> **STATED GOAL**:
Output the material as a two-column CSV with columns "text" and "answer", one row per item, putting each value in a single quoted field with line breaks replaced by spaces. Begin at the line that contains "From this viewpoint, is" and stop after the line that contains "205 centimetres".

+---+

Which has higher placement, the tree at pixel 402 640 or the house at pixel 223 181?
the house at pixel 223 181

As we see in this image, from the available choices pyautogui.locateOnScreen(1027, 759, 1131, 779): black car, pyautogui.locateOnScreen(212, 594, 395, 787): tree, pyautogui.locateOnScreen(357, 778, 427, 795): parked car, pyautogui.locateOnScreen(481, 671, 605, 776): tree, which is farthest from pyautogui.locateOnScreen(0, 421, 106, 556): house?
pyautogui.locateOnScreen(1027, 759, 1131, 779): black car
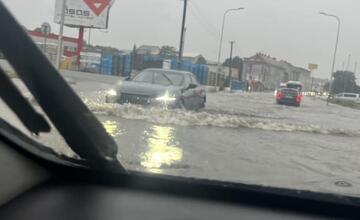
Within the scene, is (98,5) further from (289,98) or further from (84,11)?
(289,98)

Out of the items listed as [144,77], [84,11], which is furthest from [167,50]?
[84,11]

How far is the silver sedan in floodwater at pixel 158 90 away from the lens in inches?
531

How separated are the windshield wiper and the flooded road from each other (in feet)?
0.68

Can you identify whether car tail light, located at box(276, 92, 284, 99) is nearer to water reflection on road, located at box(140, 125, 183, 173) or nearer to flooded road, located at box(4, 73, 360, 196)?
flooded road, located at box(4, 73, 360, 196)

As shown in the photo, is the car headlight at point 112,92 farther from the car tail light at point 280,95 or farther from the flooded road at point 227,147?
the car tail light at point 280,95

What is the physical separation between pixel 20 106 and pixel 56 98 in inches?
6.1

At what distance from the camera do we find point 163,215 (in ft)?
8.46

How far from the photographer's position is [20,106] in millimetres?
2463

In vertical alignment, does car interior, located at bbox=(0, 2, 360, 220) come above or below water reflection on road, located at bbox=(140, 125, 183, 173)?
above

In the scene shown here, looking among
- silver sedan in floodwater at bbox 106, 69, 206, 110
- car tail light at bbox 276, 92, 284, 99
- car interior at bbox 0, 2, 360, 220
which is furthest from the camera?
car tail light at bbox 276, 92, 284, 99

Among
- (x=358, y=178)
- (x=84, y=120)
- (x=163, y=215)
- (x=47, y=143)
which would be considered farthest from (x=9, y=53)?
(x=358, y=178)

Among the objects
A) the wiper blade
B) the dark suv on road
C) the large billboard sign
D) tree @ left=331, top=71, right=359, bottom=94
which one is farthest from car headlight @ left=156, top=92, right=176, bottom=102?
the dark suv on road

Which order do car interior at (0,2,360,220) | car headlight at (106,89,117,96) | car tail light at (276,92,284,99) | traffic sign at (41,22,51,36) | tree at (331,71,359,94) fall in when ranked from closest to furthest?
car interior at (0,2,360,220) < traffic sign at (41,22,51,36) < tree at (331,71,359,94) < car headlight at (106,89,117,96) < car tail light at (276,92,284,99)

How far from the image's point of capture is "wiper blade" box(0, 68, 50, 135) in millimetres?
2428
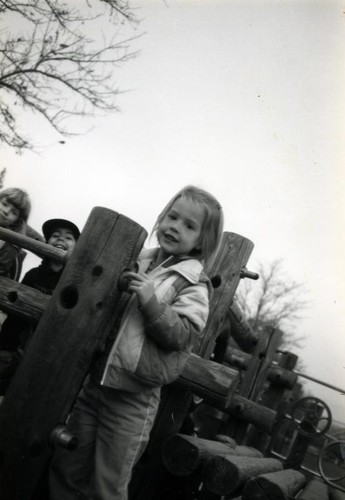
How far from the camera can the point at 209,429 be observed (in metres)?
6.40

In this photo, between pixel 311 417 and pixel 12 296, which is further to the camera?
pixel 311 417

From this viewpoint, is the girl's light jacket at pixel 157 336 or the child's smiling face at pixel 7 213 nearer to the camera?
the girl's light jacket at pixel 157 336

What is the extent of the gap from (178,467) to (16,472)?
121 centimetres

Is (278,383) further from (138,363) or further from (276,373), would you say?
(138,363)

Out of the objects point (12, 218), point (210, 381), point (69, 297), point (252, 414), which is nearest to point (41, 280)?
point (12, 218)

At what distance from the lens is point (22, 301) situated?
205 centimetres

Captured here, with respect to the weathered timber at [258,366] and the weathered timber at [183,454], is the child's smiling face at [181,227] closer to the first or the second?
the weathered timber at [183,454]

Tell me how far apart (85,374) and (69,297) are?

+---+

> **SOLUTION TO THIS EXERCISE**:
text,answer
"From this viewpoint, is the girl's light jacket at pixel 157 336 or the child's smiling face at pixel 7 213 nearer to the camera?","the girl's light jacket at pixel 157 336"
"What is the extent of the gap from (178,467) to (16,472)?","121 centimetres"
"Is (278,383) further from (138,363) or further from (276,373), would you say?","(138,363)"
"Out of the objects point (12, 218), point (210, 381), point (69, 297), point (252, 414), which is nearest to point (41, 280)?","point (12, 218)"
"At what distance from the lens is point (22, 301) situated?","205 centimetres"